Cette rémunération sera versée une fois par an, au plus tard au mois de mars de l’année suivante.

4. PERSPECTIVES
La pratique de la télémédecine vise à participer à une meilleure organisation du système de santé en :
- Améliorant la prise en charge des patients, en évitant des renoncements aux avis spécialisés ou des délais de prises en charge trop longs ;
- Simplifiant le suivi des patients dans un contexte de vieillissement de la population et d’augmentation des pathologies chroniques (12 millions de patients en affections de longue durée (ALD) en 2016 ;
- Facilitant l’accès de tous à des soins de qualité sur l’ensemble du territoire ;
- Améliorant la qualité de vie des patients, en évitant par exemple, le déplacement de personnes âgées fragiles ou atteintes de maladies chroniques.

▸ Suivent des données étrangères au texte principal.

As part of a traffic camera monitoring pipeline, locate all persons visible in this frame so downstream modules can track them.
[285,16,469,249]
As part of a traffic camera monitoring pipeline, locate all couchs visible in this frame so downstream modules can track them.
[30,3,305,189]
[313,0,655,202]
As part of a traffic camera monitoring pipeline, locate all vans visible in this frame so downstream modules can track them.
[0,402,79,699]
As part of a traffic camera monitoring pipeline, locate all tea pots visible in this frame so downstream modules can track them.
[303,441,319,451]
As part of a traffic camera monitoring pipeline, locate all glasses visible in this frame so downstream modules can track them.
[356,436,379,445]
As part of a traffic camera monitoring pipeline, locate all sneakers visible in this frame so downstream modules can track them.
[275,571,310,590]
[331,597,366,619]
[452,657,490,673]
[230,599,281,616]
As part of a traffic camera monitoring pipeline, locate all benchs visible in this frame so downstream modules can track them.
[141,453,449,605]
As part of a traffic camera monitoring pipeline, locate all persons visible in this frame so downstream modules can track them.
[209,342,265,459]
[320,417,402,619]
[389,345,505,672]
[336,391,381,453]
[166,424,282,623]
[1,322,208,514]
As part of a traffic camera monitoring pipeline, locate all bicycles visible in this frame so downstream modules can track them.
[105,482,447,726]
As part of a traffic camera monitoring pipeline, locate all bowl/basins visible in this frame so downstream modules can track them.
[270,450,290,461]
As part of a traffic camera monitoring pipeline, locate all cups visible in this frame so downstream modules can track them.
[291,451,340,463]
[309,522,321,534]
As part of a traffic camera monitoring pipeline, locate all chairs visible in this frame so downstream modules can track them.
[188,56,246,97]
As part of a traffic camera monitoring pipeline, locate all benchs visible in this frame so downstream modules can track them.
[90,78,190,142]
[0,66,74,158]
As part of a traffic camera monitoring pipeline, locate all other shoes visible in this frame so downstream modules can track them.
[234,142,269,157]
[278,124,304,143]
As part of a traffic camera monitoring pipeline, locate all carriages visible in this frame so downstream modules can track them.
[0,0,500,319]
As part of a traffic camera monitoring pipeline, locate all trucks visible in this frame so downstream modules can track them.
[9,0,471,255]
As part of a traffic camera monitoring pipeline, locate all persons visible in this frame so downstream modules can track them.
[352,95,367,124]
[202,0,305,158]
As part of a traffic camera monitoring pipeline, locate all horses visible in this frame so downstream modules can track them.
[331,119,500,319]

Le pharmacien pourrait à terme proposer des services de :
- Télé-expertise : Le pharmacien pourra solliciter l’avis d’un ou plusieurs professionnels de santé, en présence ou non du patient, sur des sujets comme les effets secondaires ou l’observance d’un traitement, l’adaptation des posologies, mais aussi dans le cadre d’activités de dépistage. Des initiatives sur le pré-dépistage de cancer du mélanome en pharmacie sont actuellement en phase de test.
- Télésurveillance médicale : Dans son « livre vert » l’Ordre national des pharmaciens souligne qu’outre le rôle d’accompagnant du patient lors d’actes de téléconsultation médicale ou télé-expertise réalisés dans la cabine d’une officine, (…) l’expertise du bon usage du médicament que possède le pharmacien et sa qualité de professionnel de santé lui permettraient de réaliser aussi des actes de télésurveillance médicale. Le pharmacien serait destinataire des données émises par les objets connectés, et selon les résultats, proposerait un accompagnement personnalisé. Pour réduire le nombre de patients diabétiques dont l’équilibre glycémique est insuffisant, le centre d’étude du diabète de Strasbourg a mis en place une plateforme de télémédecine associant pharmaciens d’officine, médecins et infirmiers, dans une approche pluridisciplinaire utilisant des modules de télé-expertise et de télésuivi.

5. CONCLUSION
La télépharmacie présente un réel avantage pour le maintien en bonne santé des patients. S’il a été communément admis, pendant de nombreuses années, que les actes de télémédecine ne concernaient pas directement les pharmaciens, les diverses évolutions réglementaires et sociétales ainsi que le cahier des charges définissant les modalités de ces actes sont la preuve évidente que sous bien des rapports, le pharmacien est certainement le professionnel de santé le mieux placé pour organiser et mettre en œuvre une large gamme de services au patient, tels que la téléconsultation, la télé-expertise et la télésurveillance médicale. A ce sujet, l’Ordre national des pharmaciens encourage « l’ensemble de la profession de se mobiliser notamment pour définir une nomenclature d’actes de télémédecine, dans lesquels le pharmacien sera pleinement reconnu et valorisé, aussi bien en tant que professionnel réalisant ces actes qu’en tant que professionnel requérant ».